The removal of Emefiele was followed by a clean sweep of the top hierarchy of the regulatory bank and their replacement with an entirely new set of leadership.
With the appointment of Oluyemi Cardoso as the governor of the CBN a few weeks before the slated July 24 meeting of the MPC, it was obvious that the regulatory bank would have to cancel the date to enable the new leadership to settle down.
The last time the MPC met under the previous administration was in May, and since then, the regulatory bank has missed two meetings: in July and September, and it’s not clear if the November 10 meeting will be held.
While it’s understandable that the MPC meeting has taken a backseat in the top priority of the regulatory bank due to the change in leadership and the clear loads of responsibility trusted on the news leadership to clean up the aegis stable, the need for the meeting on the country monetarists remains important.
One of the key mandates of the regulatory body is to maintain price stability in the economy through the deployment of monetary tools, which include interest rates and clear-cut management of the country’s forex reserve and financial system.
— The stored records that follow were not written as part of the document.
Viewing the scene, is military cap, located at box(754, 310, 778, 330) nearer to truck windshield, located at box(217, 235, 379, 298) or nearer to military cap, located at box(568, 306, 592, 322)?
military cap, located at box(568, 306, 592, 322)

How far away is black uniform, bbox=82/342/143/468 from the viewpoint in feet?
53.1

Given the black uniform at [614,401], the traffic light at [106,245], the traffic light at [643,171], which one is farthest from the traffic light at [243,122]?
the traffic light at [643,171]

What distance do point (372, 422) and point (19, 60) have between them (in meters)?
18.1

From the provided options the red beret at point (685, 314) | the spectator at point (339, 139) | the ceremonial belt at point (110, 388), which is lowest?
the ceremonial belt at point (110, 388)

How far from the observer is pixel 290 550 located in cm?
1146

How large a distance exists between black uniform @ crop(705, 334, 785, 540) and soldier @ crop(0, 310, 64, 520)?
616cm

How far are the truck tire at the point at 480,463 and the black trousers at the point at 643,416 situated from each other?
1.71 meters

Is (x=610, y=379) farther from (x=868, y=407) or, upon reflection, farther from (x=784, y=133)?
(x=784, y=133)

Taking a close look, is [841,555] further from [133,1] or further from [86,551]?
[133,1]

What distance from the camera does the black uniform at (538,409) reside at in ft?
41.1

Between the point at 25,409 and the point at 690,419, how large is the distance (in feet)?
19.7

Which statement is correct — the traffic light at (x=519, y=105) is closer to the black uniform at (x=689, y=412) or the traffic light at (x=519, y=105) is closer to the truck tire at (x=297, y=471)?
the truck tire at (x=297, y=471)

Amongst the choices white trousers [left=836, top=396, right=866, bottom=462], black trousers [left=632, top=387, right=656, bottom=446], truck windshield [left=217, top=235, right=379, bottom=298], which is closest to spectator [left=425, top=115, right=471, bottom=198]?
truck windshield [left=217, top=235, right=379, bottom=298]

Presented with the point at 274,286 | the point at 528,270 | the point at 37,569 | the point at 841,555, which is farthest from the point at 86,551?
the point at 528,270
Since the establishment of the MPC by a former governor of the bank, Charles Soludo, the monetarists have continued to play significant roles in providing direction for economic planning and ensuring the sharpening of monetary tools to drive growth and stability in the economy.
Data plays a central role in economic planning by various agents, including businesses, investors, consumers, and government entities, and the meeting of the MPC has over the years acted as a veritable source of monetary data and clarity of policy direction.
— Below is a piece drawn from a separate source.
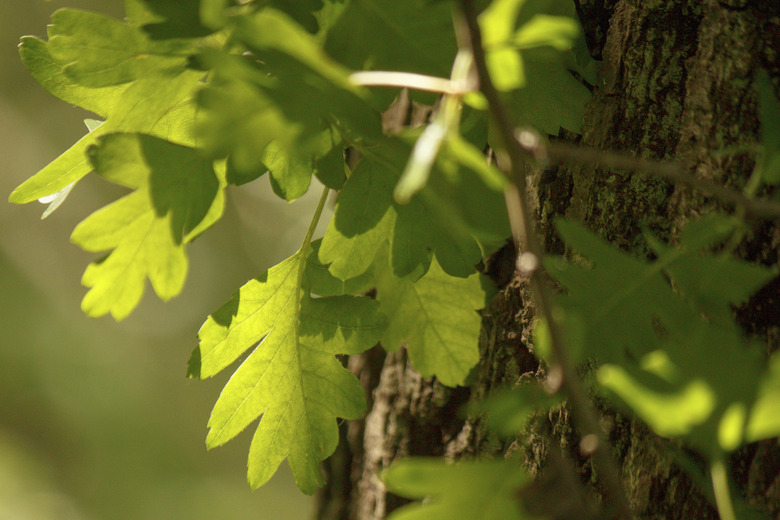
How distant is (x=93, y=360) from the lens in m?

This data serves as a critical tool for making informed financial and economic decisions, managing risks, and aligning strategies with the prevailing monetary policy environment.
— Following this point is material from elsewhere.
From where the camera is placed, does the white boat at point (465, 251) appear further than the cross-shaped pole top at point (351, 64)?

It fosters transparency, consistency, and predictability in Nigeria’s economic landscape.
For instance, the key benchmark rate has consistently become the major anchor for all investments in the economy, such as the credit activities of banks, investments in government debt instruments, and equity markets by both local and foreign investors.
Also, the data released by the MPC provides crucial information on key monetary policy indicators.
These include interest rates, inflation forecasts, and other monetary policy decisions. Economic agents, such as businesses and investors, rely on this data to anticipate changes in the monetary policy environment, which can impact borrowing costs and overall economic conditions.
MPC data helps economic agents anticipate changes in interest rates, such as the Monetary Policy Rate (MPR).
This information is vital for financial institutions and businesses when making decisions about lending, borrowing, or investing. Knowing the direction of interest rates allows for informed financial planning.
When the nation’s monetarists meet, the robbing of minds and analysis of the key drivers of the economy, such as the inflation rate, exchange rate, and interest rate, helps businesses and other policy markets make decisions regarding pricing, savings, and investment choices.
There are so many opportunity losses in the absence of the intervention of the monetarists in policy directions and providing directions for businesses and other economic agents.
The consistency of MPC decisions has reflected the CBN’s commitment to maintaining a stable economic environment. Economic agents seek reliable and consistent monetary policy, which provides a foundation for long-term planning and investment.
It’s obvious that the new CBN Governor, Cardoso, is gradually restoring confidence in the operations of the regulatory bank since he was cleared by the National Assembly and settled down to perform his function.
However, it will take time for Nigerians to trust the regulatory bank again, considering the damage done to the bank’s image by the previous administrator of the regulatory bank led by its erstwhile governor, Emefiele.
One of the quick wins for Cardoso is to convene the meeting of the monetarists immediately to provide the country with relevant information on the state of the economy and give directions for other policy implementations.
The immediate implication of an MPC meeting at this period is that both local and foreign investors would have clarity on the policy direction of the CBN while also gaining insight into key drivers of such policy.
Often, the monetarists equally have their ways of inputting into the policy enunciation by the regulatory bank, which equally provides additional consideration for the CBN leadership in arriving at major monetary policy.
Lastly, a meeting of the monetarists would provide the new CBN with a platform to reassure investors and the entire economy of the determination of the regulatory bank to implement a more transparent monetary policy and a clear departure from the unorthodox regime that has created multiple challenges for the economy.